La tarde se cerró como un telón gris en una obra que nadie pidió ver. El cielo, más dramático que un actor en su última escena, amenazaba con lágrimas que pronto no se harían esperar. Apenas llegué a la vieja plazoleta —ese rincón que huele a historia y a empanadas recalentadas—, el aguacero cayó sin piedad, como si el cielo tuviera cuentas pendientes con la tierra.


A mi alrededor, la ciudad se volvió un desfile de contradicciones: unos corrían como si la lluvia fuera ácido, mientras otros parecían disfrutarla como si fuera una bendición celestial embotellada.
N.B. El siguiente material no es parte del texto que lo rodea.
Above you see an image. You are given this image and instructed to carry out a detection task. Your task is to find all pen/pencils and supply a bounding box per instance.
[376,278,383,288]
Los vendedores, héroes de todos los climas, cerraban sus puestos con la destreza de capitanes en medio de un naufragio, mientras los niños, siempre del bando del caos, chapoteaban en los charcos como si el barro fuera más valioso que el oro.


La lluvia no preguntó a quién mojar; simplemente mojó. Caía con el ritmo de un tambor desafinado, golpeando adoquines y techos con el mismo entusiasmo con el que caen los lunes sobre los desprevenidos. Y ahí, en medio del desorden poético, me senté en una banca oxidada —más fiel que muchas amistades— y observé cómo el mundo se dejaba lavar sin pedir permiso.


Una anciana, envuelta en un chal tan antiguo como las historias que seguramente callaba, se sentó a mi lado. Me ofreció un sorbo de chocolate caliente, “para calentar el alma”, dijo. Ironía divina: justo cuando todo se mojaba por fuera, algo empezaba a arder por dentro. Aquel chocolate no curaba el resfriado, pero sí el corazón. Y eso ya era bastante.


Los turistas se refugiaron en el café, murmurando frases en idiomas que ni la lluvia entendía. Las farolas reflejaban su luz temblorosa sobre los charcos, como si el pueblo entero estuviera atrapado en un cuadro impresionista a medio terminar. Todo era contraste: el calor del termo y el frío de los pies, la prisa de unos y la calma de otros, el gris del cielo y el colorido de la vida que se resistía a apagarse.


Cuando el diluvio decidió tomar un descanso, el sol, que había estado castigado en la esquina del cielo como niño travieso, regresó con tímida valentía. Y entonces, como si fuera una broma visual, apareció un arco iris —esa promesa de esperanza que llega justo cuando ya estamos empapados y sin paraguas.


Me levanté con la certeza de que aquella tarde no había sido solo una más. Había sido una mezcla de caos y consuelo, de ironía celestial y ternura terrenal. Porque a veces, la vida es así: una contradicción hermosa que se resume en una banca mojada, una anciana amable, y un sorbo de chocolate que sabe más a milagro que a cacao.